State History
Learn about the history of Arizona and find fun and interesting things to do and see all across Arizona. We've also found the best books, guides, websites, and other resources to make your study of Arizona fun and educational.
Things to See & Do in Arizona
Old Spanish National Historic Trail
Santa Fe emerged as the hub of the overland continental trade network linking Mexico and United States markets—a network that included not only the Old Spanish Trail, but also the Santa Fe Trail and El Camino Real de Tierra Adentro. After the United States took control of the Southwest in 1848 other routes to California emerged, and use of the Old Spanish Trail sharply declined. Because of its rich history and national significance, the Old Spanish Trail has been designated as a national historic trail.
Tumacácori National Historical Park
Tumacácori National Historical Park in the upper Santa Cruz River Valley of southern Arizona is comprised of the abandoned ruins of three ancient Spanish colonial missions. The Park is located on 45 acres in three separate units. San José de Tumacácori and Los Santos Ángeles de Guevavi, established in 1691, are the two oldest missions in Arizona. The third unit, San Cayetano de Calabazas, was established in 1756. Visitation to the Guevavi and Calabazas units is available only by reservation during monthly tours guided by the Park staff. All visitor services and Park operations are based out of the Tumacácori unit.

▶ Problems and tasks:
a) According to the Arizona history page, in what year were San José de Tumacácori and Los Santos Ángeles de Guevavi established?
b) Using the Arizona history page, explain why use of the Old Spanish Trail sharply declined.
c) Resume the Arizona history page from its last sentence.
The items come from a separate source, not from the Arizona history page.

▶ Source information:
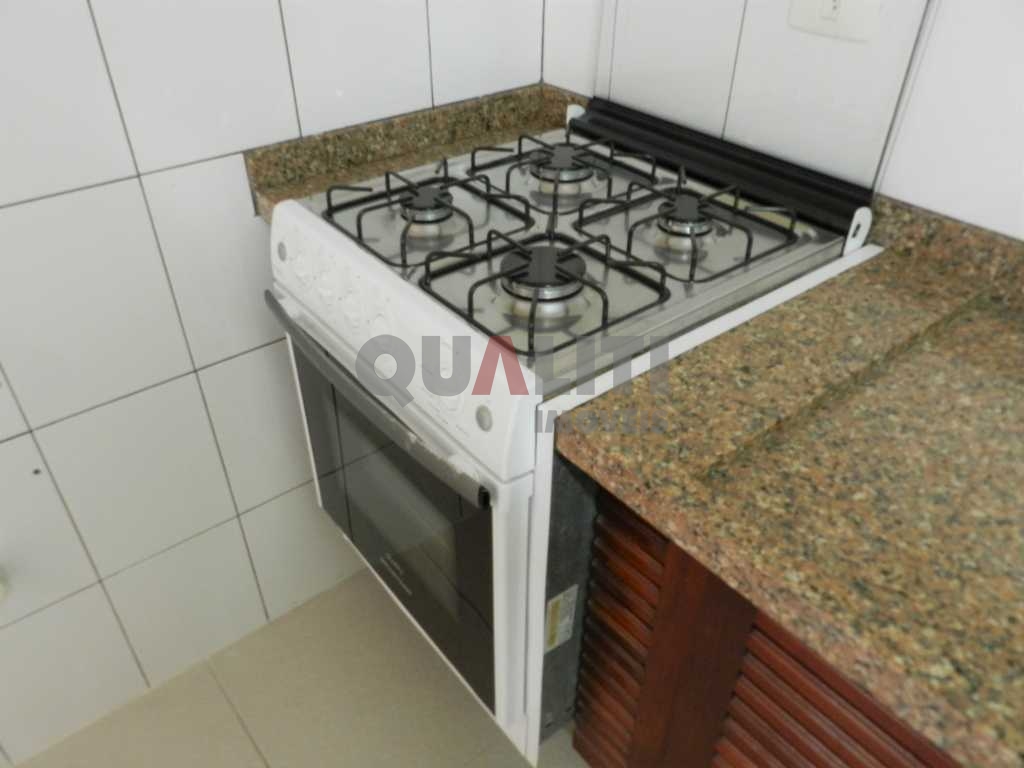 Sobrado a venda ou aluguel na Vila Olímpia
==
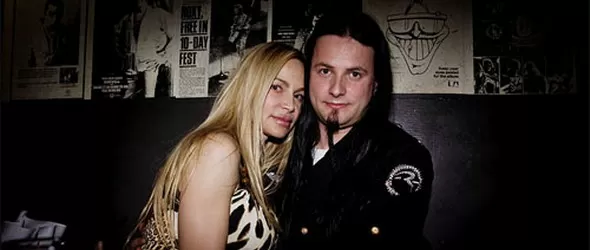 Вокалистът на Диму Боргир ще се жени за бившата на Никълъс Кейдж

▶ Your responses:
a) 1691

b) After the United States took control of the Southwest in 1848, other routes to California emerged. Because of these new routes, use of the Old Spanish Trail sharply declined.

c)
Tonto National Monument
Well-preserved cliff dwellings were occupied by the Salado culture during the 13th, 14th, and early 15th centuries. The people farmed in the Salt River Valley and supplemented their diet by hunting and gathering native wildlife and plants. The Salado were fine craftsmen, producing some of the most exquisite polychrome pottery and intricately woven textiles to be found in the Southwest. Many of these objects are on display in the Visitor Center museum. The monument is located in the Upper Sonoran ecosystem, known primarily for its characteristic saguaro cactus. Other common plants include: cholla, prickly pear, hedgehog, and barrel cactus (blooming April through June); yucca, sotol, and agave; creosote bush and ocotillo; palo verde and mesquite trees; an amazing variety of colorful wild flowers (February through March); and a lush riparian area which supports large Arizona black walnut, sycamore, and hackberry trees.
Pima Air & Space Museum
The Pima Air & Space Museum offers tours of AMARC (Aerospace Maintenance and Regeneration Center) Facility located on Davis-Monthan Air Force Base. Learn about the famed Airplane Graveyard and Bone Yard.
Hohokam Pima National Monument
Preserved here are the archeological remains of the Hohokam culture. Hohokam is a Pima Indian word meaning "those who have gone."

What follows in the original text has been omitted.